Record set
+ + + + + + +

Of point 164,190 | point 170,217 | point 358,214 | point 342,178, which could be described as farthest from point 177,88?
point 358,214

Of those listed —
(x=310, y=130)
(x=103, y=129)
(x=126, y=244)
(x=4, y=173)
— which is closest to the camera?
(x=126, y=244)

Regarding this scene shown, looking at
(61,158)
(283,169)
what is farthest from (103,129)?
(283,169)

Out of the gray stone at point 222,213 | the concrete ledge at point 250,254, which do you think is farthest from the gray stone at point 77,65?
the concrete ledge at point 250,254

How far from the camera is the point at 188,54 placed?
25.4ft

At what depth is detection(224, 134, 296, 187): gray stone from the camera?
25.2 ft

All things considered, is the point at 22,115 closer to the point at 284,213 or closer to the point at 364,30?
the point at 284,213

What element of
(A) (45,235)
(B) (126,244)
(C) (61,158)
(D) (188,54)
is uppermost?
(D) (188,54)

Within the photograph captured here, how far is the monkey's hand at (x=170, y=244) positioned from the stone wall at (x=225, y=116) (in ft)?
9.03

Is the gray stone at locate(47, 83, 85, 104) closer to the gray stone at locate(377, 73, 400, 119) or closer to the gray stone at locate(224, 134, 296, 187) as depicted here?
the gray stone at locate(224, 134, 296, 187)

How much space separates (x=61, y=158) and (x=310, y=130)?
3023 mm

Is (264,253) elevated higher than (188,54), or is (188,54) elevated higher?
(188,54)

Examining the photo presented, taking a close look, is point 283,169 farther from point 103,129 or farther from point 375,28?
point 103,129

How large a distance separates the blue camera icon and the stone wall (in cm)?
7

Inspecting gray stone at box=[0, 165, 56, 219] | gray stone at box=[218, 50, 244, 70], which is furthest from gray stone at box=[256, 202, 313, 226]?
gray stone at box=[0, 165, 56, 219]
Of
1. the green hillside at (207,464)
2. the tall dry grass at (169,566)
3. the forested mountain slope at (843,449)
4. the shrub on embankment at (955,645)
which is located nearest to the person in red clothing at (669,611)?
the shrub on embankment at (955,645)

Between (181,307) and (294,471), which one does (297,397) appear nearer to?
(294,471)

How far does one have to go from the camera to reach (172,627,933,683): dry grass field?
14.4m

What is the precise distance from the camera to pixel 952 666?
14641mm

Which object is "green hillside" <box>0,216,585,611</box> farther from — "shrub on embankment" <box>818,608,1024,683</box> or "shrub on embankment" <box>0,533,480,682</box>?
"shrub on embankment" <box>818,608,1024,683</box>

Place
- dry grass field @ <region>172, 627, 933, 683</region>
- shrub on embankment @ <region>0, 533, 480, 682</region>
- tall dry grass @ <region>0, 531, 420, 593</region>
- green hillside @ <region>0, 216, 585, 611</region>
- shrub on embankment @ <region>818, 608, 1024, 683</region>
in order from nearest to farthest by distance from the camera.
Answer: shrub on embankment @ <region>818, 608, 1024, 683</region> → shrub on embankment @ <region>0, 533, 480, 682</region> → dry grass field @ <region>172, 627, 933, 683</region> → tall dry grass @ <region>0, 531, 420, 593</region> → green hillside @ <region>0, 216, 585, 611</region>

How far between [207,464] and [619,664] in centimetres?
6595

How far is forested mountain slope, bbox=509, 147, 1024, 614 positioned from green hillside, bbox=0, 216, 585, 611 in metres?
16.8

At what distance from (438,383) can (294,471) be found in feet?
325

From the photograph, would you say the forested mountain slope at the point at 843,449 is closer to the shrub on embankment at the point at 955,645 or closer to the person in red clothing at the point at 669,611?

+ + + + + + +

What the task requires
Repeat the listing above without any change.

Output of the exercise
Of point 164,190 | point 170,217 | point 358,214 | point 342,178, which could be described as farthest from point 177,88?
point 358,214

Of those listed —
(x=310, y=130)
(x=103, y=129)
(x=126, y=244)
(x=4, y=173)
— which is closest to the camera?
(x=126, y=244)

Regarding this scene shown, looking at
(61,158)
(283,169)
what is farthest from (103,129)?
(283,169)

Out of the gray stone at point 222,213 | the concrete ledge at point 250,254, which do you think is farthest from the gray stone at point 77,65?
the concrete ledge at point 250,254

How far from the camera is the point at 188,54 placed?
25.4ft

At what depth is detection(224, 134, 296, 187): gray stone from the camera?
25.2 ft

All things considered, is the point at 22,115 closer to the point at 284,213 or closer to the point at 364,30?
the point at 284,213

What element of
(A) (45,235)
(B) (126,244)
(C) (61,158)
(D) (188,54)
is uppermost?
(D) (188,54)

Within the photograph captured here, how far is the monkey's hand at (x=170, y=244) positioned from the stone wall at (x=225, y=116) (in ft)?
9.03

Is the gray stone at locate(47, 83, 85, 104) closer to the gray stone at locate(377, 73, 400, 119) or closer to the gray stone at locate(224, 134, 296, 187) as depicted here?
the gray stone at locate(224, 134, 296, 187)

How much space separates (x=61, y=158) and (x=310, y=130)?
3023 mm

Is (264,253) elevated higher than (188,54), or is (188,54) elevated higher?
(188,54)

Examining the photo presented, taking a close look, is point 283,169 farther from point 103,129 or farther from point 375,28?
point 103,129

How large a distance separates the blue camera icon and the stone wall (in cm)?
7

Inspecting gray stone at box=[0, 165, 56, 219] | gray stone at box=[218, 50, 244, 70], which is furthest from gray stone at box=[256, 202, 313, 226]?
gray stone at box=[0, 165, 56, 219]
Of
1. the green hillside at (207,464)
2. the tall dry grass at (169,566)
3. the forested mountain slope at (843,449)
4. the shrub on embankment at (955,645)
which is located nearest to the person in red clothing at (669,611)?
the shrub on embankment at (955,645)

Between (181,307) and (294,471), which one does (297,397) appear nearer to?
(294,471)

How far does one have to go from the camera to reach (172,627,933,683): dry grass field?
14.4m

What is the precise distance from the camera to pixel 952 666?
14641mm

Which object is "green hillside" <box>0,216,585,611</box> farther from — "shrub on embankment" <box>818,608,1024,683</box> or "shrub on embankment" <box>0,533,480,682</box>?
"shrub on embankment" <box>818,608,1024,683</box>

Place
- dry grass field @ <region>172, 627, 933, 683</region>
- shrub on embankment @ <region>0, 533, 480, 682</region>
- tall dry grass @ <region>0, 531, 420, 593</region>
- green hillside @ <region>0, 216, 585, 611</region>
- shrub on embankment @ <region>818, 608, 1024, 683</region>
in order from nearest to farthest by distance from the camera.
Answer: shrub on embankment @ <region>818, 608, 1024, 683</region> → shrub on embankment @ <region>0, 533, 480, 682</region> → dry grass field @ <region>172, 627, 933, 683</region> → tall dry grass @ <region>0, 531, 420, 593</region> → green hillside @ <region>0, 216, 585, 611</region>

How far between [207,464] and [619,664] in centimetres?
6595

How far is forested mountain slope, bbox=509, 147, 1024, 614 positioned from green hillside, bbox=0, 216, 585, 611 in metres?
16.8

At what distance from (438,383) can (294,471) be found in feet?
325

From the photograph, would you say the forested mountain slope at the point at 843,449 is closer to the shrub on embankment at the point at 955,645 or closer to the person in red clothing at the point at 669,611?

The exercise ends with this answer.